Anger is one of the six universal emotions experienced by humans – the others being happiness, fear sadness, disgust and surprise. Our emotions are the largely unconscious physical responses we have to stimuli.
While we use the cerebral cortex in the brain to think logically and make judgements, anger is controlled by the limbic system, a group of structures buried lower down in the primitive regions of the brain. A sophisticated network of nerve pathways controls instinct and governs such emotions as fear and rage. We get angry to protect ourselves from danger if something threatens us, our belongings or anyone that we care about.

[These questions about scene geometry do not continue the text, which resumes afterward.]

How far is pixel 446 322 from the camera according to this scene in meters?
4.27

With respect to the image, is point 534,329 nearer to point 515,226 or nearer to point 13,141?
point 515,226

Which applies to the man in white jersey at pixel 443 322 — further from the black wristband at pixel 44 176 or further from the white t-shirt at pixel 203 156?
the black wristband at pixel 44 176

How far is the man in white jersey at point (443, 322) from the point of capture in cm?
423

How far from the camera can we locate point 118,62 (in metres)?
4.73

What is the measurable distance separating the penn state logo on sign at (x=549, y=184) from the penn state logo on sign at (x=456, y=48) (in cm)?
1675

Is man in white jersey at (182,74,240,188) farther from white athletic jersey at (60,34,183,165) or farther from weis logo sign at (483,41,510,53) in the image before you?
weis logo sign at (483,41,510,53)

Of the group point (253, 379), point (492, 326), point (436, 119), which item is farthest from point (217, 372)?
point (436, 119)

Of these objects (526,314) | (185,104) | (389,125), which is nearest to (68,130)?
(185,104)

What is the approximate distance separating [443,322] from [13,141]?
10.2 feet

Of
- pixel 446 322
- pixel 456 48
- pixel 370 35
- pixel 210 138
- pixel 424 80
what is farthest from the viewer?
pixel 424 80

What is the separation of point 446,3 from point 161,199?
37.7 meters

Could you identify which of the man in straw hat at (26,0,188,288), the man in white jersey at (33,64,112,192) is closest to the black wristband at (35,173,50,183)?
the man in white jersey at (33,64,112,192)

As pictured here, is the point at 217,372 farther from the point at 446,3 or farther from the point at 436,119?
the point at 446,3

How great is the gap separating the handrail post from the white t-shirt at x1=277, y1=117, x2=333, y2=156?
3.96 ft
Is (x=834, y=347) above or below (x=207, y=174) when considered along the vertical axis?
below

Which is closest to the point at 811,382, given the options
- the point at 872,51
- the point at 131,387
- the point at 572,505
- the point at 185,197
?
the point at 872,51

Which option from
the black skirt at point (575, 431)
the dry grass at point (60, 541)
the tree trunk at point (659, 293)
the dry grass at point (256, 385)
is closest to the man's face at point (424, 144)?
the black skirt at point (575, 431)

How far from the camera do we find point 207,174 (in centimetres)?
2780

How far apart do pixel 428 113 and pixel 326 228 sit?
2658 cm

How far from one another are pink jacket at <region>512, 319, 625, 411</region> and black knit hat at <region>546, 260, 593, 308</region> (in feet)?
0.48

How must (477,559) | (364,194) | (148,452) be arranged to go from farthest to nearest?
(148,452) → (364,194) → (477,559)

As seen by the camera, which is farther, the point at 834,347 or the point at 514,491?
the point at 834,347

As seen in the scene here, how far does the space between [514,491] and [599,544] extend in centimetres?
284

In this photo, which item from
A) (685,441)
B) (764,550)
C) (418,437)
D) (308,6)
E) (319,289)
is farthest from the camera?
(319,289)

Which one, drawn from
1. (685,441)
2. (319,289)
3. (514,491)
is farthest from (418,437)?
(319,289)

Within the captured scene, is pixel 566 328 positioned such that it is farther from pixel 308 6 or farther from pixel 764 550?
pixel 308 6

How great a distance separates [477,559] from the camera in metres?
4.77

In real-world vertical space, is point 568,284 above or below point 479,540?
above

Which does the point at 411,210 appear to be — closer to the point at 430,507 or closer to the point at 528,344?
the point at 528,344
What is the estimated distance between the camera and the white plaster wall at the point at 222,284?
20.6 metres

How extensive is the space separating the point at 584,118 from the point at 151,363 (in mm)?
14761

Within the limbic system is the amygdala, a structure in which we store our emotional memories. Anger is a primitive form of self-preservation and it’s the limbic system that invokes our natural instincts such as the fight-or-flight response to fear. When a stimulus triggers the amygdala, a flood of hormones – such as adrenaline – is produced automatically to warn the body to prepare for action. Because anger is controlled by the emotional centre of the brain – rather than the ‘thinking’ part – an angry person can temporarily lose control of their actions as well as the things they say. This is why we often refer to someone as ‘losing it’ when they get really mad.
We exhibit anger in a variety of ways, including facial expressions, raising of the voice and more aggressive behaviour. We communicate this emotion for others to read and respond to.